Dans la première activité, intitulée Pourquoi explosons-nous ? , l’équipe a ouvert la discussion pour permettre aux participantes de raconter des situations de leur vie quotidienne au sein du camp. La tente s’est transformée en un espace de confidences sincères, où les larmes se mêlaient à un silence lourd. Une mère, la voix tremblante, a raconté comment elle avait perdu le contrôle lorsqu’un de ses enfants avait renversé de l’eau dans la tente, et comment elle l’avait frappé violemment pour la première fois de sa vie, avant de passer toute la nuit à pleurer de remords , non par peur de quelqu’un, mais parce qu’elle avait eu le sentiment de déverser toute la fatigue du déplacement sur un petit corps innocent. D’autres femmes ont alors parlé de leurs cris répétés, de cette colère qui les précède avant même qu’elles ne réfléchissent, de ce sentiment d’être devenues des personnes qu’elles ne reconnaissent plus depuis le déplacement.
Après cette libération émotionnelle, l’équipe est passée à la deuxième activité, Premiers secours contre la colère . Les femmes ont été formées de manière pratique à des techniques d’apaisement immédiat, telles que la respiration profonde, le comptage à rebours et la technique du retrait temporaire de la situation déclenchante. Les participantes ont été invitées à appliquer les exercices durant la séance et à observer les changements physiques et psychologiques après quelques minutes.
Entre l’intensité des émotions et les exercices psychologiques, l’équipe a tenu à introduire une activité récréative simple afin d’alléger l’atmosphère et de rétablir l’équilibre. Les femmes ont ainsi pris part à un exercice collectif ponctué de rires spontanés, qui se sont rapidement transformés en un moment de joie rare, rappelant que le rire n’est pas une trahison de la douleur, mais un moyen de survivre. À ces instants-là, de nombreux visages se sont transformés et les rires ont résonné, ne serait-ce que quelques minutes, mais elles ont suffi à alléger le poids de la tristesse.
La discussion est ensuite revenue sur l’axe Protéger l’amour des éclats de la pression , où l’équipe a insisté sur la différence entre la colère en tant qu’émotion naturelle et le comportement agressif en tant que choix pouvant être contrôlé. L’une des participantes a évoqué son expérience avec le silence colérique : elle refoulait ses sentiments envers son mari pendant de longs jours jusqu’à avoir l’impression que sa poitrine allait exploser, puis une violente dispute éclatait pour une raison insignifiante. Elle a expliqué que la séance lui avait appris que l’expression précoce, même par une phrase calme, vaut mieux que l’explosion tardive qui brûle tout sur son passage.

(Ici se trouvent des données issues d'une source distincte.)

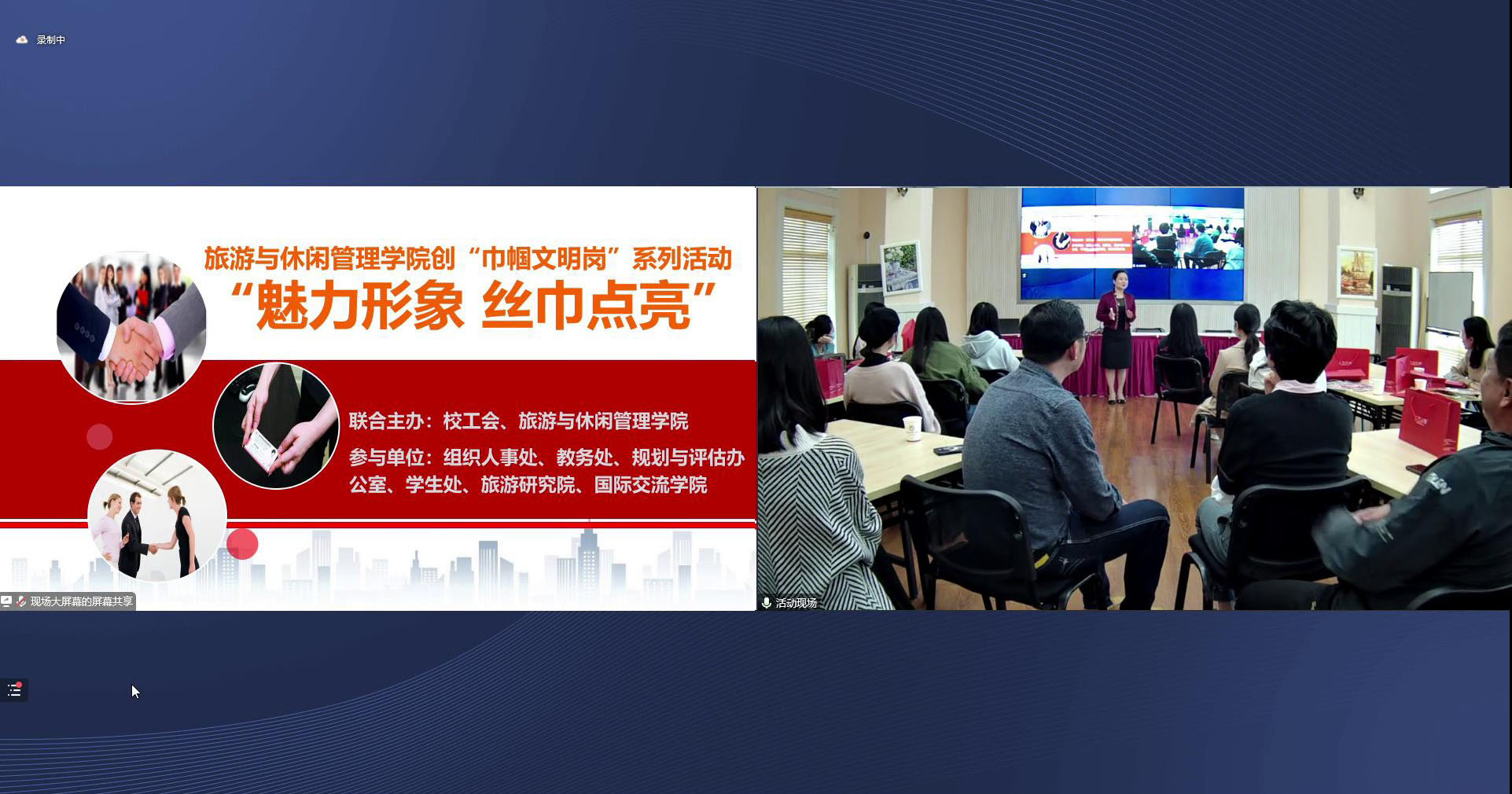 录制中

旅游与休闲管理学院创“巾帼文明岗”系列活动
“魅力形象 丝巾点亮”

联合主办：校工会、旅游与休闲管理学院
参与单位：组织人事处、教务处、规划与评估办公室、学生处、旅游研究院、国际交流学院

现场大屏幕的屏幕共享

活动现场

À la fin de l’atelier, l’équipe de l’UJFP a souligné que la colère n’est ni un défaut moral ni une faiblesse de caractère, mais un cri psychique appelant à l’aide et à la compréhension. Les femmes sont reparties avec des outils pratiques et un regard moins sévère envers elles-mêmes, après avoir compris que la bienveillance d’une mère envers elle-même est la première étape pour protéger ses enfants.

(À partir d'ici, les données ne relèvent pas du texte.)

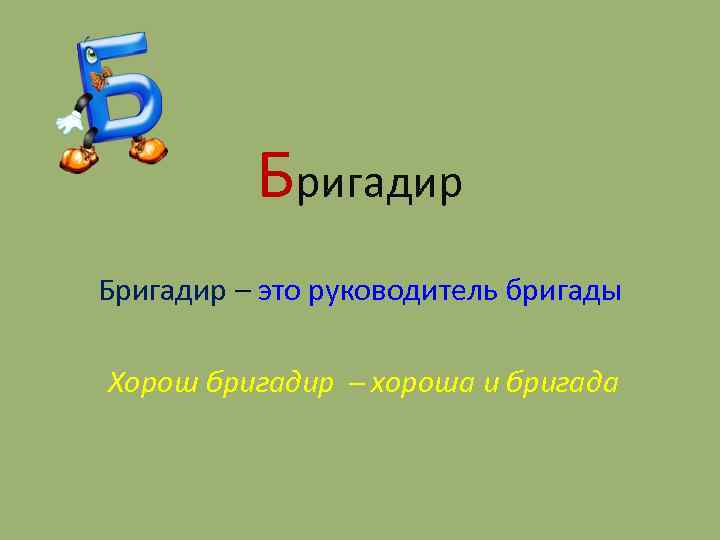 Б

Бригадир

Бригадир – это руководитель бригады

Хорош бригадир – хороша и бригада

La séance s’est conclue par un appel à la poursuite de ce type d’ateliers, en raison de leur impact direct sur la protection du tissu familial au sein des camps, et sur la transformation de la tente, d’un espace chargé de tension, en un environnement plus sécurisant et plus bienveillant. Car, même si la réalité demeure dure, elle devient plus supportable lorsque les femmes trouvent quelqu’un qui écoute leur douleur et leur tend une main de compréhension et de soutien.